The dollar printed a bullish candle on Friday.
The dollar printed its lowest point on Friday, day 36, placing the dollar deep in its timing and for a daily cycle low. Friday’s bullish candle eases the parameters for forming a swing low. A break above 93.51 forms a swing low. Then a close above the 10 day MA will signal the new daily cycle. Then the dollar should rally enough to break above the declining trend line. The dollar is in a daily downtrend. It will remain in in its daily downtrend unless it closes above the upper daily cycle band.

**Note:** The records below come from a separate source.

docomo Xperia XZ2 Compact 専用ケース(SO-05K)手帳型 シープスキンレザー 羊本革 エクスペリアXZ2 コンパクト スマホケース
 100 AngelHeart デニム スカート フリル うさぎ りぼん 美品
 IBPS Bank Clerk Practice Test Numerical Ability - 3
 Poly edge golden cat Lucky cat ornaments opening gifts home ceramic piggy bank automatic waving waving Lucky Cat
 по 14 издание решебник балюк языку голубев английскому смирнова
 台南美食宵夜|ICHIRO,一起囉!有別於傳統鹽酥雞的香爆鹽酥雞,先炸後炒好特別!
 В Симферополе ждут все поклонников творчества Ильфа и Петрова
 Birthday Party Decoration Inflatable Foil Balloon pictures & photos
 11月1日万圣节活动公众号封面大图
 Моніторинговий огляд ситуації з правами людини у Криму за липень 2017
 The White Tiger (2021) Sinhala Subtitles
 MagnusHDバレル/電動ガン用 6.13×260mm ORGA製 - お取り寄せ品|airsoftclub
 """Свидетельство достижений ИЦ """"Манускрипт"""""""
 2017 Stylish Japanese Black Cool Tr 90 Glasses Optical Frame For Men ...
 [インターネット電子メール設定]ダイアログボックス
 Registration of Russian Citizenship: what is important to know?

Stocks formed a swing high and closed below the 10 day on day 28 to signal the daily cycle decline. However, stocks found support at the 3200 level.
Support at the 3200 level prevented stocks from completing their daily cycle decline. Since the 10 day MA did not turn lower we did not label day 28 as the DCL. Which makes Friday day 33, placing stocks in their timing band for a daily cycle low. The last cycle ran short at 21 days, so stocks could see an extended daily cycle – which will allow for the cycle counts to balance out.
The Fed has been flooding the market with an unprecedented amount of liquidity and this may be obscuring the equity cycle. We may need to rely on our cycle band tool, which tells us that stocks are in a daily uptrend. Since Friday’s swing low formed above the upper daily cycle band that indicates that stocks remain in their daily uptrend and triggers a cycle band buy signal. One could use the trailing 10 day MA as a stop.